3. The meat of the letter in the most important. The second, and sometimes third and fourth, paragraphs are the BEEF. They should NOT simply restate what is on your resume. I can read your resume if I want that. Instead, an effective cover letter ties your experience to your suitability for the position listed. So, when you sit down to write the letter, look closely at the ad, or think a bit about what the position entails if the ad doesn't provide adequate detail. For example, take an actual cover letter I got that reads:
"I spent two years teaching in Korea and a year in Japan, so I am familiar with Asian students."
Sorry...ineffective, and as we who teach in Thailand know, just plain wrong. A better sentence would be:
"I have spent two years teaching students in the same age group as the students at your school, and my interactive and creative teaching style suits this age group well."
I could spend a lot more time on this point, but I hope you get the idea.
Also, please use this portion of the cover letter to explain motivation for seeking the job and to clarify any concerns that arise from your resume. If you just left a lucrative international school and are applying for a job with half the salary, tell the prospective employer why. And if you have gaps in your resume, or have switched jobs a dozen times, explain why!
4. The penultimate paragraph should ask any relevant questions you may have that were not addressed in the advertisement. DO NOT ask things that were covered in the posting! Again, I am amazed by how many people say in their cover letter, "Could you please tell me some more about the job?" Sure, but I would rather tell someone who read the ad and knows specifically what to ask!
My ads tend to be quite detailed, so this especially annoying for me. Still, I am sure most of us can fashion a better question that this. For example, how about asking whether a curriculum is in place, whether textbooks are provided to each student, or whether there is a Thai coordinator in each class? Think of a serious question or two to show you care about the environment you seek to work in!

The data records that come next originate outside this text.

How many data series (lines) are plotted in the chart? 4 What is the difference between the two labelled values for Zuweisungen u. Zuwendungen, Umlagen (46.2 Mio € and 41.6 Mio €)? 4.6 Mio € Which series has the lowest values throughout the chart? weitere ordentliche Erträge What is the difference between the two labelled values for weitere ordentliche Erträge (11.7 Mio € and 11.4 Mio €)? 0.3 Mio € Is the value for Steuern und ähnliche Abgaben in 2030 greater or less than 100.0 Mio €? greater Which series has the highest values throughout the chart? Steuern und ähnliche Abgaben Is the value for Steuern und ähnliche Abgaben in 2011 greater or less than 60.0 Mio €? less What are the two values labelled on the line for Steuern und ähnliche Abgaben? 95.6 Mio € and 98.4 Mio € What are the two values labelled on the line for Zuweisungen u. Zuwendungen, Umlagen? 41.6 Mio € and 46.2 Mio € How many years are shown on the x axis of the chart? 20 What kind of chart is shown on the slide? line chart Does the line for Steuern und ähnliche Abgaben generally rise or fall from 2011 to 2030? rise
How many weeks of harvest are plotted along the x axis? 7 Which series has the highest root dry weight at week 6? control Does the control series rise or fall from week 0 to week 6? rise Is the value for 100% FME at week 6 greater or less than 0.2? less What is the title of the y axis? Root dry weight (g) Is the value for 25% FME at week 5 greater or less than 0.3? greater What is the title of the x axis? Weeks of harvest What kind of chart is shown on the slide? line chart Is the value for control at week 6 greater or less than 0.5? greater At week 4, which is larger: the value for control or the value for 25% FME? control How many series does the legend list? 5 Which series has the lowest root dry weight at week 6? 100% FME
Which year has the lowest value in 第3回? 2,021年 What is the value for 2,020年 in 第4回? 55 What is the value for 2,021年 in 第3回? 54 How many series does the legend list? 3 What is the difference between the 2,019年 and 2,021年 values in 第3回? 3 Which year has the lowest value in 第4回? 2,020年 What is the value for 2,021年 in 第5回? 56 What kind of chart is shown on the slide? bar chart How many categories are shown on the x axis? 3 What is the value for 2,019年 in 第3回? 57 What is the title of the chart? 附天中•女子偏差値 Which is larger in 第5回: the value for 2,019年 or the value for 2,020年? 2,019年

5. The last paragraph is the summation and the closing. Short but sweet. Reiterate your strong interest and qualifications for the job. Express your availability (at the EMPLOYER'S CONVENIENCE!) for an interview. Thank the reader for his or her consideration and let them know you are looking forward to hearing from them (and by what means you prefer they contact you). Simple...here's an example:
"Thanks in advance for your time and consideration. I am eager to meet with you to discuss this position, as I believe I would be an asset to your teaching team and would enjoy working at Potisarnpittayakorn School. I am available to further discuss my qualifications and availability at your convenience and can be most easily contacted by mobile phone at 0X-XXX-XXXX. I look forward to your call."
Ok that's about it for this month. Cover letters seem to be extremely difficult for many people, but I hope the tips above help out! Remember, it's the cover letter than connects the resume to the position offered, and makes you stand out in a pack of viable teaching candidates. It's a chance to show your skills in the English language (or lack thereof, so be careful), and to make an early impression on the prospective employer. Now, happy writing!